◆ **Directions**: Reproduce the commentary below on the hereditary chiefs' agreement from "Four out of" to "honest – questionable dealings.".

◆ **Document passage**:
== == ==
It’s time to tell the truth about this new memorandum of understanding the hereditary chiefs have signed with the government.
The text of the secret agreement was finally leaked, and the blowback was almost instantaneous.
Four out of five elected First Nations leaders in the region slammed it immediately and demanded Trudeau’s indigenous affairs minister Carolyn Bennett resign.
And not without good reason. These elected leaders were left completely out of the loop.
Both the Trudeau government and the Horgan BC government – led by BC’s Indigenous Relations Minister Scott Fraser – inexplicably negotiated a complex issue like aboriginal rights and title, without the input or consent of the elected chiefs.
Think about how crazy this is – sidelining the democratically elected representatives of a community, chosen by First Nations people themselves, in favour of an archaic system of hereditary chiefs based on bloodlines, nepotism and let’s be honest – questionable dealings.
These are the same hereditary chiefs who helped launch the unrest and nationwide blockades just a couple months ago.
== == ==
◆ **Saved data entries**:
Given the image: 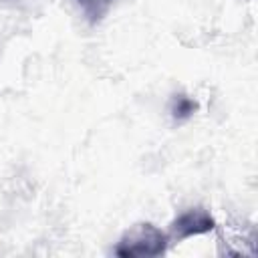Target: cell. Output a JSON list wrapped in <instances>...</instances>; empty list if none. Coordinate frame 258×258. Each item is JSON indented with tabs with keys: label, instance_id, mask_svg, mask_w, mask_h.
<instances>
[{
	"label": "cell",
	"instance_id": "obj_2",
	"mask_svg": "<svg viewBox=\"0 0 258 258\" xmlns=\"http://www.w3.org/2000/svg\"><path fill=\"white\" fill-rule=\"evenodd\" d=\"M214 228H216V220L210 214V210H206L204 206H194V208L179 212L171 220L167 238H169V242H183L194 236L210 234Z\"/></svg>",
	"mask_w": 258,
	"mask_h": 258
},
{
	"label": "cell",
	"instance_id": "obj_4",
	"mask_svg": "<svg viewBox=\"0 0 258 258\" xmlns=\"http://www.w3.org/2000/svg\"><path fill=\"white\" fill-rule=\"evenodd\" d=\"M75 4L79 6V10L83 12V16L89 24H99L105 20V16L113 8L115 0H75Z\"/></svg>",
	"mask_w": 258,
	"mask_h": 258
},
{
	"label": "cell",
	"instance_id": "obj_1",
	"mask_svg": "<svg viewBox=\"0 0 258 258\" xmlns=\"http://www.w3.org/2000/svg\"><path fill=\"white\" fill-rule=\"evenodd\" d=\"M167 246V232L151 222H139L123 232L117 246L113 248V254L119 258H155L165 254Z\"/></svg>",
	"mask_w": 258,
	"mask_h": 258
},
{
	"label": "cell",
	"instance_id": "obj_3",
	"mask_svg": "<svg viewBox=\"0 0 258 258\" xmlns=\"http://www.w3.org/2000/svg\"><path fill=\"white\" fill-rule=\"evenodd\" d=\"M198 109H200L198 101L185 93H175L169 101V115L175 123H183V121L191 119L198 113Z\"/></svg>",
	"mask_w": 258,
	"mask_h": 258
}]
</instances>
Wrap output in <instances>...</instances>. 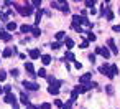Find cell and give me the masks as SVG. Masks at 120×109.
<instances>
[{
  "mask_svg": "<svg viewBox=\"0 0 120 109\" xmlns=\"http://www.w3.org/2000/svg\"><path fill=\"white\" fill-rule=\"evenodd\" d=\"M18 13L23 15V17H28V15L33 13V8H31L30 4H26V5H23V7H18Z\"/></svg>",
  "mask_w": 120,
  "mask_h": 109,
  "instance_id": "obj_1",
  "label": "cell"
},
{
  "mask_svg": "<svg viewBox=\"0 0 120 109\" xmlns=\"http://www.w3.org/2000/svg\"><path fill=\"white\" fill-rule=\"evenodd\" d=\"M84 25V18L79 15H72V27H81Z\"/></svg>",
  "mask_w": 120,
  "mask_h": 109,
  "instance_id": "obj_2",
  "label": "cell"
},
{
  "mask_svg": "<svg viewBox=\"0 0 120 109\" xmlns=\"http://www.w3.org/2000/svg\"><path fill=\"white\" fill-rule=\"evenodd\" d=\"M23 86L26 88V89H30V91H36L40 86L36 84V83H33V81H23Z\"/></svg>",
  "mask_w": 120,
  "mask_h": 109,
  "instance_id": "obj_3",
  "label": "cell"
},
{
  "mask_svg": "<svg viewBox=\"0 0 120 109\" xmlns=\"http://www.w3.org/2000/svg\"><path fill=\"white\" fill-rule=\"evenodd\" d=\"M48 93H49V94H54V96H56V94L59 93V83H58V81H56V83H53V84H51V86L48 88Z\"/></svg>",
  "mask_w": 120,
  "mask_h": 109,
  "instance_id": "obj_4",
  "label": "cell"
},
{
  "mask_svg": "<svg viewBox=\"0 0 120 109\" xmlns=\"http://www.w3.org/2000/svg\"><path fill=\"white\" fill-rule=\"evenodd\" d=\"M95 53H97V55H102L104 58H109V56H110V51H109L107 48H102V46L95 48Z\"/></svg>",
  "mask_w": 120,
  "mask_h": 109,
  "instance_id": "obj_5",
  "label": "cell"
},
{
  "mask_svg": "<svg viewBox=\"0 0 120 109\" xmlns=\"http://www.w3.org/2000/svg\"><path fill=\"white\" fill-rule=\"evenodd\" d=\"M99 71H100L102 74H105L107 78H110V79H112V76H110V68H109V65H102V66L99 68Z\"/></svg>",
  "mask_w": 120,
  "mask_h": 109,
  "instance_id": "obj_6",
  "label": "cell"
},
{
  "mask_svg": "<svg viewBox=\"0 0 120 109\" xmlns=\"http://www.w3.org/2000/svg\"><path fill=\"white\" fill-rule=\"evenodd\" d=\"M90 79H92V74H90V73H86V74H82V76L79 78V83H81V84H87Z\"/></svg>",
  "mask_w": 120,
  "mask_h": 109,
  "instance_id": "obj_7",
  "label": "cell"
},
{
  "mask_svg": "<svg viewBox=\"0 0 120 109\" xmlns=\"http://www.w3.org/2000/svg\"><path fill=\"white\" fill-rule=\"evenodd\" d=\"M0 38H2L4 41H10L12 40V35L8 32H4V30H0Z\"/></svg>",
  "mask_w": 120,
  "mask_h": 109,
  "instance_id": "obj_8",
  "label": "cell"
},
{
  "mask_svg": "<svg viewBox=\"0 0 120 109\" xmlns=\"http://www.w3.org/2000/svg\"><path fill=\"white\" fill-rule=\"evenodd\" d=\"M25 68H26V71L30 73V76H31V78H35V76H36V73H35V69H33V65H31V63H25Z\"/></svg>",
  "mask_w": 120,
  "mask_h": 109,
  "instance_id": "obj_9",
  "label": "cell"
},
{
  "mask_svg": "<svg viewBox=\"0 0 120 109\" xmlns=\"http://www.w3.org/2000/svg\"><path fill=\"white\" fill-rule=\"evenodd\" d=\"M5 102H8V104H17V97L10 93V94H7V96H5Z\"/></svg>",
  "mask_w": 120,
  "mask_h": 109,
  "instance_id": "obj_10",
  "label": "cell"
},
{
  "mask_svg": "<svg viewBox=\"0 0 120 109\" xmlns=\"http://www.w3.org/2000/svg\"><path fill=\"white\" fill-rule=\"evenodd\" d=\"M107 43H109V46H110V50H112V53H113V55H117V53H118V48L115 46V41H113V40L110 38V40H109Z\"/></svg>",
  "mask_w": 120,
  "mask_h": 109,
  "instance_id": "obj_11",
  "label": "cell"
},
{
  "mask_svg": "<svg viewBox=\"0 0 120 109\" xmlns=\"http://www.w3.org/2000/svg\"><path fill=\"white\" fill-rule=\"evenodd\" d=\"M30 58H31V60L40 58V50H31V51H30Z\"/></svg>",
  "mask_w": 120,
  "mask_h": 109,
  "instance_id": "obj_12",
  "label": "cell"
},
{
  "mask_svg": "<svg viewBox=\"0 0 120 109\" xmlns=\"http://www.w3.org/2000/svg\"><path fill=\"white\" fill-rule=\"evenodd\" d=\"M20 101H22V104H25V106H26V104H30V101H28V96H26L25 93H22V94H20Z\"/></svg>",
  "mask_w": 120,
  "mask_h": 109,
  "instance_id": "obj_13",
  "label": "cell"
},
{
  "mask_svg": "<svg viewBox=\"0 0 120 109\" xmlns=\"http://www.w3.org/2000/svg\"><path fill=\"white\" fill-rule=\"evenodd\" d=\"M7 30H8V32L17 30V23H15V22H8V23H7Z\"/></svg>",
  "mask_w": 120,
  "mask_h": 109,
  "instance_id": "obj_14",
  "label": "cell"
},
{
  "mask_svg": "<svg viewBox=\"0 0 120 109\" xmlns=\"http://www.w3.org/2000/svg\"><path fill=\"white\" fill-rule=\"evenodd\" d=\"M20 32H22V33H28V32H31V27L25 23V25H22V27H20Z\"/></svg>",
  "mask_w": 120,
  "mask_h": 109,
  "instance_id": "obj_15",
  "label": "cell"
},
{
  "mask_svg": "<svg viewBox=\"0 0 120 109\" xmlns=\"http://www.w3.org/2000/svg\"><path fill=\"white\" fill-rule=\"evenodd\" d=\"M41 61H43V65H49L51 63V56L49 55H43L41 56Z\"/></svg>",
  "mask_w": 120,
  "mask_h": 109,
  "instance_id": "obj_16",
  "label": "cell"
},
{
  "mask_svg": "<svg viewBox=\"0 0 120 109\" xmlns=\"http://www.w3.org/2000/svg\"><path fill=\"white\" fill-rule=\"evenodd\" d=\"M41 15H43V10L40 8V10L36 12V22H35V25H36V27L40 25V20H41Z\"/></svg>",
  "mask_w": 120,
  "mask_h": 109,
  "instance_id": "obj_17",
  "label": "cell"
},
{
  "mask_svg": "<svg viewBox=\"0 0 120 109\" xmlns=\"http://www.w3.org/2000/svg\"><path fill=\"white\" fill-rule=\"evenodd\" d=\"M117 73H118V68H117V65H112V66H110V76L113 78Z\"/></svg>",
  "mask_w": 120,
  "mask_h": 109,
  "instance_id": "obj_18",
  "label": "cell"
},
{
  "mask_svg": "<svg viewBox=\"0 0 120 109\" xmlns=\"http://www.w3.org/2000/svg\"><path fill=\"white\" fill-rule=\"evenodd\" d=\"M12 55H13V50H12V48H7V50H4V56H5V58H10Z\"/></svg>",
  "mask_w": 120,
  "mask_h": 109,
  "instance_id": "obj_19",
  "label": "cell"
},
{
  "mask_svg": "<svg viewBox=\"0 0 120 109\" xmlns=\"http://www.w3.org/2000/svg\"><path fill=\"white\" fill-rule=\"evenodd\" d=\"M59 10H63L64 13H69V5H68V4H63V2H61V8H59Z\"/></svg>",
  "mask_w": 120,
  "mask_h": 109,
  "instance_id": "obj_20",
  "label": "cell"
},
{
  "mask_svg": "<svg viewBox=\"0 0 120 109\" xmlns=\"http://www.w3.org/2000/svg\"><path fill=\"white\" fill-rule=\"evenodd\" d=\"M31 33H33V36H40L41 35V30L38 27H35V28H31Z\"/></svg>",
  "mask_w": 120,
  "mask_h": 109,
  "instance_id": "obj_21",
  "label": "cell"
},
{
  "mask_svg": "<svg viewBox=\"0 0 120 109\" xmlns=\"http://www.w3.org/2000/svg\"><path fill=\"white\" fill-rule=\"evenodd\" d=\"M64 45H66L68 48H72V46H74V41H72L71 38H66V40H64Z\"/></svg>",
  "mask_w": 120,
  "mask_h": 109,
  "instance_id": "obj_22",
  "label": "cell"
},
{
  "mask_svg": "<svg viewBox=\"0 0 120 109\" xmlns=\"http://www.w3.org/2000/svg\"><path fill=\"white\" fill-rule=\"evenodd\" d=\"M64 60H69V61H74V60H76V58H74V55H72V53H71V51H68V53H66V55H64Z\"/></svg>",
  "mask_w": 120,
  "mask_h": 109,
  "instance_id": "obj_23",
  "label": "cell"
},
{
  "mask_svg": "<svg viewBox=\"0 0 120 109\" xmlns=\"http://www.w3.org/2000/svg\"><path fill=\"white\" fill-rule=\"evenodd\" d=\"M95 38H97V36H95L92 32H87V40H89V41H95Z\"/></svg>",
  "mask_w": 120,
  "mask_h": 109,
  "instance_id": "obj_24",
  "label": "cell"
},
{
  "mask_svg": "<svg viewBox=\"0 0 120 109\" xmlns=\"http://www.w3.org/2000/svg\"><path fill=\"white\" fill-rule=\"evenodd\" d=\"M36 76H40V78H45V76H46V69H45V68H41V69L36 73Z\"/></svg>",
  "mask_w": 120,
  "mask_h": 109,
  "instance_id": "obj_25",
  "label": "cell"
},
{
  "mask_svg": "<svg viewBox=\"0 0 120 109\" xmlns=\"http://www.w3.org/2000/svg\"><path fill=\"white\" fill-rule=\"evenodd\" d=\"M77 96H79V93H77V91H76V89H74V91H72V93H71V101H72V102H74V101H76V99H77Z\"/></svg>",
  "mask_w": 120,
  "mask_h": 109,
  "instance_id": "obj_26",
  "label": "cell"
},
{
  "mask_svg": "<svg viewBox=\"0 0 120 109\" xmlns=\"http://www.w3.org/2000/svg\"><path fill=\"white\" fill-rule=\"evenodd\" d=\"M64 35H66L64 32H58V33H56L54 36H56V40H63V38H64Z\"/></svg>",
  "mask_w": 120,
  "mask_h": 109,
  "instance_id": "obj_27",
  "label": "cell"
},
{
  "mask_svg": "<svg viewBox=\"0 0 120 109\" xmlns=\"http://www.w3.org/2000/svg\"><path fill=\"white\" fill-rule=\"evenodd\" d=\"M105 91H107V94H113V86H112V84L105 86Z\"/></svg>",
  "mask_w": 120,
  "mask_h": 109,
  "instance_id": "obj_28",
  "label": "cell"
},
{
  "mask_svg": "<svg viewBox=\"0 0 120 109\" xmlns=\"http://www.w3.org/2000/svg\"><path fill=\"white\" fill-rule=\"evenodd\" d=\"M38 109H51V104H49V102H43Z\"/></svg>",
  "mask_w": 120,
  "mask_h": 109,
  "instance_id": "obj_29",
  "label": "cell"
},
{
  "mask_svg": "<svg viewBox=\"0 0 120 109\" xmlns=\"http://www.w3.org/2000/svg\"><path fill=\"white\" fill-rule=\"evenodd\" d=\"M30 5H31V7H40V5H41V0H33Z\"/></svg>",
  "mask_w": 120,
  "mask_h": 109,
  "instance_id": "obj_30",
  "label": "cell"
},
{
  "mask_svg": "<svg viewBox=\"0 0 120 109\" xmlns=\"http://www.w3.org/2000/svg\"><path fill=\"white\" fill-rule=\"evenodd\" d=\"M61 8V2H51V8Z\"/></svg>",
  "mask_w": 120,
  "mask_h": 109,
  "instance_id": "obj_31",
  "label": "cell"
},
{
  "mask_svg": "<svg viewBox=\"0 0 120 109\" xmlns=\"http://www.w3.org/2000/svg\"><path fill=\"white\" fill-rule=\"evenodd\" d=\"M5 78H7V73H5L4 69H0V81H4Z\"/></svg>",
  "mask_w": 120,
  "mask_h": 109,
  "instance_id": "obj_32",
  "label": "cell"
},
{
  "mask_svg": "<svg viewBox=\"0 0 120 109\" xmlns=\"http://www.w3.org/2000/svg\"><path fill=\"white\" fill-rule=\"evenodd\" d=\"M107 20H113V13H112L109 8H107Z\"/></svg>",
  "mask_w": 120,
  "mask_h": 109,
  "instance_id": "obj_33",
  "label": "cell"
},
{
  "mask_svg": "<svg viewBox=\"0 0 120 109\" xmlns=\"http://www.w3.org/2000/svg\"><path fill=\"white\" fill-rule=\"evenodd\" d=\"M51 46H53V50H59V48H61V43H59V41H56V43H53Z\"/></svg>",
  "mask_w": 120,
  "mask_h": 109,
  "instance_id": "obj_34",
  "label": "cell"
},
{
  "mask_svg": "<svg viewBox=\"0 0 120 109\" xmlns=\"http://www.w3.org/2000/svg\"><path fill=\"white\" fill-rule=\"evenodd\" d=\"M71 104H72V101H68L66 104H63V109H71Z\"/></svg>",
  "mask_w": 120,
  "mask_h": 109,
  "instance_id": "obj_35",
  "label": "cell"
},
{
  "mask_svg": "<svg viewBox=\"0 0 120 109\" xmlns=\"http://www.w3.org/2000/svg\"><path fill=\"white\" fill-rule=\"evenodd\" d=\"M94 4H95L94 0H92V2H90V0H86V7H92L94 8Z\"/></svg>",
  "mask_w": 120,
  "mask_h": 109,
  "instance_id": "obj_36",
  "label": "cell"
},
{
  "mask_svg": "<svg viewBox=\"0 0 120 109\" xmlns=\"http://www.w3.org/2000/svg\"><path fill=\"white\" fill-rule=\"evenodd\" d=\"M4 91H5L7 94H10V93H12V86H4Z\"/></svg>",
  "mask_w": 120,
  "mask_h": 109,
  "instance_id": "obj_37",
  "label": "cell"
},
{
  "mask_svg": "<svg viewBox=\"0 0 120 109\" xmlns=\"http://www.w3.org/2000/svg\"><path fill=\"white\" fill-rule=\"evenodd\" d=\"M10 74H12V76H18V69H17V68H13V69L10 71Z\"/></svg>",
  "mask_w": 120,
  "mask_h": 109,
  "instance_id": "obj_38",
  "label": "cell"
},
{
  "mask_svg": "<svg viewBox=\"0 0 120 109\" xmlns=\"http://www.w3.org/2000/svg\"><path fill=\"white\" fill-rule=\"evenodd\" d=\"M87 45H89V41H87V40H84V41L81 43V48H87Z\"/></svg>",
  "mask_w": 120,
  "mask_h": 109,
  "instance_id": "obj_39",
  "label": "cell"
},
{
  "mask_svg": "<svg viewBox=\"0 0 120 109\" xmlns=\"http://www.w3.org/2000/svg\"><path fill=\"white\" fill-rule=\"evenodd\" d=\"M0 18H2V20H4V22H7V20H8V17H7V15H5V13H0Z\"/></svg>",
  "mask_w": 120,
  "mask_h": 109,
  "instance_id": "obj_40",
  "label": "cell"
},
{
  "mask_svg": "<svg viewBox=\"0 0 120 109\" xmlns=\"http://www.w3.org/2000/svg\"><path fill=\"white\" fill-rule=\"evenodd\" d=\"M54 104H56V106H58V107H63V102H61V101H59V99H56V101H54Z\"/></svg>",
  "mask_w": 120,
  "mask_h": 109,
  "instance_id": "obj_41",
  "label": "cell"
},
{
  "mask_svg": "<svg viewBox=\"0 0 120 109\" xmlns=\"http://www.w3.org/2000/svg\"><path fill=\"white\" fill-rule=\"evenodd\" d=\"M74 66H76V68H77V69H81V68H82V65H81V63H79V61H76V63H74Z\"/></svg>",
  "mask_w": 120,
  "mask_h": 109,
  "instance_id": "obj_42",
== == ==
◆ **Full solution**:
Four out of five elected First Nations leaders in the region slammed it immediately and demanded Trudeau’s indigenous affairs minister Carolyn Bennett resign.
And not without good reason. These elected leaders were left completely out of the loop.
Both the Trudeau government and the Horgan BC government – led by BC’s Indigenous Relations Minister Scott Fraser – inexplicably negotiated a complex issue like aboriginal rights and title, without the input or consent of the elected chiefs.
Think about how crazy this is – sidelining the democratically elected representatives of a community, chosen by First Nations people themselves, in favour of an archaic system of hereditary chiefs based on bloodlines, nepotism and let’s be honest – questionable dealings.